The hypothalamic supramammillary nucleus (SuM) plays a crucial role in controlling wakefulness, but the downstream target regions participating in this control process remain unknown. Here, using circuit-specific fiber photometry and single-neuron electrophysiology together with electroencephalogram, electromyogram and behavioral recordings, we find that approximately half of SuM neurons that project to the medial septum (MS) are wake-active. Optogenetic stimulation of axonal terminals of SuM-MS projection induces a rapid and reliable transition to wakefulness from non-rapid-eye movement or rapid-eye movement sleep, and chemogenetic activation of SuM^MS projecting neurons significantly increases wakefulness time and prolongs latency to sleep. Consistently, chemogenetically inhibiting these neurons significantly reduces wakefulness time and latency to sleep. Therefore, these results identify the MS as a functional downstream target of SuM and provide evidence for the modulation of wakefulness by this hypothalamic-septal projection.
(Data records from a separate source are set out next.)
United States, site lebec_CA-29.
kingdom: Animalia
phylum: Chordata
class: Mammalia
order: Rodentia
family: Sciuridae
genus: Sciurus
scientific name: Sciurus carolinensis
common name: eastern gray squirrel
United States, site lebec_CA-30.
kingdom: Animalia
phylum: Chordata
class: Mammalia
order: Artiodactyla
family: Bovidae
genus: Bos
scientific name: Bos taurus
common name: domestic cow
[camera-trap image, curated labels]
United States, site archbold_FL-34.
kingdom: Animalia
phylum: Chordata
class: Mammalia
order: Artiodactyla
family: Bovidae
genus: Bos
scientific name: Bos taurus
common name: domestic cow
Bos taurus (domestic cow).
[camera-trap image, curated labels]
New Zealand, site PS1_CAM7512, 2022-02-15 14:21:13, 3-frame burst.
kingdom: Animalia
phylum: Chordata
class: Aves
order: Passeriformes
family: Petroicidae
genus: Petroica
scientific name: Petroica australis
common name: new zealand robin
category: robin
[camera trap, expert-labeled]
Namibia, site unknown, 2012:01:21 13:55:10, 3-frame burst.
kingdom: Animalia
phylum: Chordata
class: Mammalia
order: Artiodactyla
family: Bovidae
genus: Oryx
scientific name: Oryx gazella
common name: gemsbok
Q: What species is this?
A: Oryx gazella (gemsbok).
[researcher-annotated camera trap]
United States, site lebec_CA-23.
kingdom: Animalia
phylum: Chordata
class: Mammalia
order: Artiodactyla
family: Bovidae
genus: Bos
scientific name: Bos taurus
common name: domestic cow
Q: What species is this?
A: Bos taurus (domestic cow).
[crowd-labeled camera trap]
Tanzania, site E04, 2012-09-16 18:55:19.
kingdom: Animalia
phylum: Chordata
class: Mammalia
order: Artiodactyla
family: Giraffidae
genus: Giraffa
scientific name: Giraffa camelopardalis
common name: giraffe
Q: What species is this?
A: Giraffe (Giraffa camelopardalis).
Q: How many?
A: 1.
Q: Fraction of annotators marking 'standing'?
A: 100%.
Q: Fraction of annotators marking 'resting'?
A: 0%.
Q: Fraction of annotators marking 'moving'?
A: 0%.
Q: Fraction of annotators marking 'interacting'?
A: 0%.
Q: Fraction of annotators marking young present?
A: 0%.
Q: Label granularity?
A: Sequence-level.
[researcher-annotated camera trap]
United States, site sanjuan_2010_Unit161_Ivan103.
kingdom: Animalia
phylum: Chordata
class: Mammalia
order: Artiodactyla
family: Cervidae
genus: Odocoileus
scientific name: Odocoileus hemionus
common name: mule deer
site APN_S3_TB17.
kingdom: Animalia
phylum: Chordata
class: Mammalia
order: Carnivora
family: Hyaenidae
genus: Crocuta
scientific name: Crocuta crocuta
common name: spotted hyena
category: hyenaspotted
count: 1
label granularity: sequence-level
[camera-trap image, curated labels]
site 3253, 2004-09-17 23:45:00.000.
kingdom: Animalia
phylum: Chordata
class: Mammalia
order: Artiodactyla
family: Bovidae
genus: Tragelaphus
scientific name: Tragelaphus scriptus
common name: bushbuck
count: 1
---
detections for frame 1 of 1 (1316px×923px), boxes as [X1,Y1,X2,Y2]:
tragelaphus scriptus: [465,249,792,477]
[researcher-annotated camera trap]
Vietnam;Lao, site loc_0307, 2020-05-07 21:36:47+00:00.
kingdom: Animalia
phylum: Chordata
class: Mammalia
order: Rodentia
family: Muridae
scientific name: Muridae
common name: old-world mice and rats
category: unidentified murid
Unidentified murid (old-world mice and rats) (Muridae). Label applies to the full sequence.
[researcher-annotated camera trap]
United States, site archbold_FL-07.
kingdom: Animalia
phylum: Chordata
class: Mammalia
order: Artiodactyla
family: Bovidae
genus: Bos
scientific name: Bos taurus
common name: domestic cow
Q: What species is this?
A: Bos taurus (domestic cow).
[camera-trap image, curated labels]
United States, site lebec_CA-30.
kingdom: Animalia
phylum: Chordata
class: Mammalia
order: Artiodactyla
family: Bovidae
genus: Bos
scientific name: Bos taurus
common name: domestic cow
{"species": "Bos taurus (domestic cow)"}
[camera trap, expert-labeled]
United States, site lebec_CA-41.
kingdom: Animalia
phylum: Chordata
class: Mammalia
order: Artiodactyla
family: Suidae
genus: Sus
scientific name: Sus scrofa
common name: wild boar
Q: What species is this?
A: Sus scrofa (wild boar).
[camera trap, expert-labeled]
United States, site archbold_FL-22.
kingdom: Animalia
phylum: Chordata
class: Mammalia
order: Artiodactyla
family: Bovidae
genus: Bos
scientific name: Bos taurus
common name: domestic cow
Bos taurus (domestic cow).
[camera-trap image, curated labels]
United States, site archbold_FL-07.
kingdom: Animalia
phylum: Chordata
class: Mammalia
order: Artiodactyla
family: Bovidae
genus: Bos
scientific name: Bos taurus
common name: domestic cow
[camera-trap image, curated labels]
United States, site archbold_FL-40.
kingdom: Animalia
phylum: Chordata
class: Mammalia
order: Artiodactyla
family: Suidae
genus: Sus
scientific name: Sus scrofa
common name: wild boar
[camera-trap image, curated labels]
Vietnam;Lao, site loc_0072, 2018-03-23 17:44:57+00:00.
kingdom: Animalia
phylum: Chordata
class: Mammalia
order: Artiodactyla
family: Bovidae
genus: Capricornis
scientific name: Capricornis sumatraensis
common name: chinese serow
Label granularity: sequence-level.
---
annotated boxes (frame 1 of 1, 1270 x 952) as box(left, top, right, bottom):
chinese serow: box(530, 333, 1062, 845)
下丘脑乳头上核（SuM）在控制觉醒方面发挥着至关重要的作用，但参与这一控制过程的下游目标区域仍然未知。在这里，使用特定电路的光纤光度测量和单神经元电生理学以及脑电图、肌电图和行为记录，我们发现投射到内侧隔膜 (MS) 的 SuM 神经元中大约一半是唤醒活动的。 SuM-MS 投射的轴突末端的光遗传学刺激诱导从非快速眼动或快速眼动睡眠快速可靠地转变为觉醒，而 SuM ^MS投射神经元的化学遗传学激活显着增加了觉醒时间并延长了睡眠潜伏期。一致地，通过化学遗传学方法抑制这些神经元可以显着减少觉醒时间和睡眠潜伏期。因此，这些结果将 MS 确定为 SuM 的功能性下游目标，并为这种下丘脑-间隔投射调节觉醒提供了证据。